Julia reflects on what her life might look like in sixty years. She explains her values and emphasis on how she strives to be someone her family and others can lean on.
Jonathan: “When somebody says to you ‘in 50 or 60 years you will be in your late 70s’ and let’s assume that you're moderately healthy, what comes to your head?”
Julia: “So trying to look into the future like that, I say what first comes to mind is thinking about my family. Um, I have an older sister who right now is 24 so 60 years from now, she’ll be 84. And then I have two younger brothers, one who is about to be 18 so he’ll be 78 from now.

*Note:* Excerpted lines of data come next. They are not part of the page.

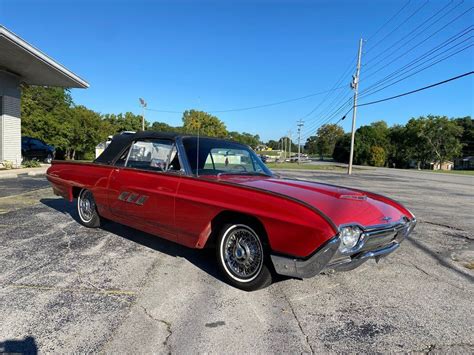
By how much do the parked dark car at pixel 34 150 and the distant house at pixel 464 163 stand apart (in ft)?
311

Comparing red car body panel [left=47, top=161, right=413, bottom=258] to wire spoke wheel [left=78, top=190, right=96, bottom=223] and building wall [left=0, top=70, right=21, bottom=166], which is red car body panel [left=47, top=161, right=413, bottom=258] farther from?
building wall [left=0, top=70, right=21, bottom=166]

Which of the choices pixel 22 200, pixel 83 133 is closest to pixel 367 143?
pixel 83 133

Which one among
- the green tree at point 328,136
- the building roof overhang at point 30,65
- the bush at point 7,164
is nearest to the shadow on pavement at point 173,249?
the building roof overhang at point 30,65

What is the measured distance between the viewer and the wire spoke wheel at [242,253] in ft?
11.6

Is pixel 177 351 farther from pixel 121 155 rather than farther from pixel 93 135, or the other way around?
pixel 93 135

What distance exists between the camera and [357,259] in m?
3.30

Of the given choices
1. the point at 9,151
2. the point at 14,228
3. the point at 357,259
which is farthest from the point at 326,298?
the point at 9,151

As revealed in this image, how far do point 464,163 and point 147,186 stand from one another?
344ft

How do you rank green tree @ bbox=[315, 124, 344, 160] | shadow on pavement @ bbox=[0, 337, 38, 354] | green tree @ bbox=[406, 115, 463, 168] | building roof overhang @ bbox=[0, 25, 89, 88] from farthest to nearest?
1. green tree @ bbox=[315, 124, 344, 160]
2. green tree @ bbox=[406, 115, 463, 168]
3. building roof overhang @ bbox=[0, 25, 89, 88]
4. shadow on pavement @ bbox=[0, 337, 38, 354]

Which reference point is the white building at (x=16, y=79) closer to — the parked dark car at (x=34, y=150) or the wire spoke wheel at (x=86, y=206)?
the parked dark car at (x=34, y=150)

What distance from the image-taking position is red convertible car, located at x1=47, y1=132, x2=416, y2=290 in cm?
313

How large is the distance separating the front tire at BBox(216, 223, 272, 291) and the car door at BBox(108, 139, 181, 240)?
72cm

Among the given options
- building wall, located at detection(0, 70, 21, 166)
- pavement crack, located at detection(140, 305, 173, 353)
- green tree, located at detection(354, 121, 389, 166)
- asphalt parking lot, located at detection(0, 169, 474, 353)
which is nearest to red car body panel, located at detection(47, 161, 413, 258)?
asphalt parking lot, located at detection(0, 169, 474, 353)

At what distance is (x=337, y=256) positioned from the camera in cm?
311
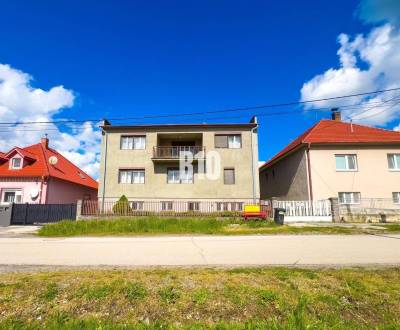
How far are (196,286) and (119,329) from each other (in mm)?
1552

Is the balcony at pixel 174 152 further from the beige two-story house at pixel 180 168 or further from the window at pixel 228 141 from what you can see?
the window at pixel 228 141

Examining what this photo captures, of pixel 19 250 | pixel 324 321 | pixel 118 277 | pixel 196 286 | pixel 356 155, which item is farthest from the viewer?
pixel 356 155

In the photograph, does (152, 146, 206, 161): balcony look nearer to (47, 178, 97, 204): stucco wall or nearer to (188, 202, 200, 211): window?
(188, 202, 200, 211): window

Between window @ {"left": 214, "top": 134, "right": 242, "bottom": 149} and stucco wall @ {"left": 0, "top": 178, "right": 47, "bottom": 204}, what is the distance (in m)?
15.3

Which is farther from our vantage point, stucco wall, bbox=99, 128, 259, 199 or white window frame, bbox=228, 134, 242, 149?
white window frame, bbox=228, 134, 242, 149

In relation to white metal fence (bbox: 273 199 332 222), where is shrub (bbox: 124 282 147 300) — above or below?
below

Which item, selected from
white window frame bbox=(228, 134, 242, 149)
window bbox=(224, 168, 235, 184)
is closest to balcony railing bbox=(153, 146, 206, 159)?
white window frame bbox=(228, 134, 242, 149)

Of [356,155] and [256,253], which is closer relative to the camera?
[256,253]

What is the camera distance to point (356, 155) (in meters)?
21.3

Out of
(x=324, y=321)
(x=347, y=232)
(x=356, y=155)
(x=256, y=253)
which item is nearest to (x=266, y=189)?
(x=356, y=155)

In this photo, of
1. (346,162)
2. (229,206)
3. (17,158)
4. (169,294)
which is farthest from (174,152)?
(169,294)

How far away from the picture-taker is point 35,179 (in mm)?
23344

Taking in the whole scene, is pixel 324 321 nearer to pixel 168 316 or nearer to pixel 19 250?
pixel 168 316

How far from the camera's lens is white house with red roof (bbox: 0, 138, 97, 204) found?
23.2 meters
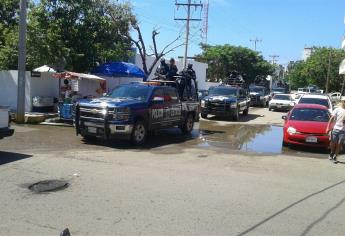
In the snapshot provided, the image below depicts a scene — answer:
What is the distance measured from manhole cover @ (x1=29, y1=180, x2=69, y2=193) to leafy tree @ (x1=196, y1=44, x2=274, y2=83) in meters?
59.5

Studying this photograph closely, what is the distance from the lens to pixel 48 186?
8281mm

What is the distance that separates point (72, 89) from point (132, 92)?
628cm

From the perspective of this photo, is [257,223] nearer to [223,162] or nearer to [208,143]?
[223,162]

Then I have a youngest brother who just turned 14 so he’ll be 74 but I hope that 60 years from now we’re all still close together–I hope we’re all still around. But um, I see family being a big part of my life. I always love looking forward to going home. I’m from Eastern, Mass. so if I want to spend a weekend back home I have that ability to just drive back. Um, I hope that that’s the kind of relationship that I have 60 years from now. I hope that I’m able to still hold onto that connection with my siblings.”
Jonathan: “Do you think that this family relationship is equally as important to your brothers and sister? Do you think they would say the same?”
Julia: “I hope they would say the same! Um, I’m not positive I mean my older sister–she is very–she heavily prioritizes relationships with people so outside of family she is very much so always putting herself out and trying to stay connected with her friends from highschool and from college. On the contrary, I’d say I’m the opposite of her. I like having friends and I love knowing people but also I’ve always been a busy person and I’m okay with doing my own thing and if I know people and have people to hang out with that’s great but if not, I’m still okay with continuing to be individual. I think I will continue to keep a strong relationship with my siblings and if I have a spouse, them–being able to keep a strong relationship with them and their family ‘cause I love having big get-togethers and catching up with people. And I value the relationship with a few people as long as it's a strong one and genuine.”
Jonathan: “Assuming that–maybe it’s the wrong assumption–but assuming for the moment that your partner/you’re married or whatever in 50 or 60 years, how important is it that that person be close to your siblings?”
Julia: “Um, I think it’s pretty important. I mean, right now I’m in a relationship and I don’t know what 60 years will look like but I’ve been in a relationship for almost 3 years and I value being very close with his family and they are people that I’m very close with and I wanna have a really close relationship and be someone that they can turn to if they need anything!”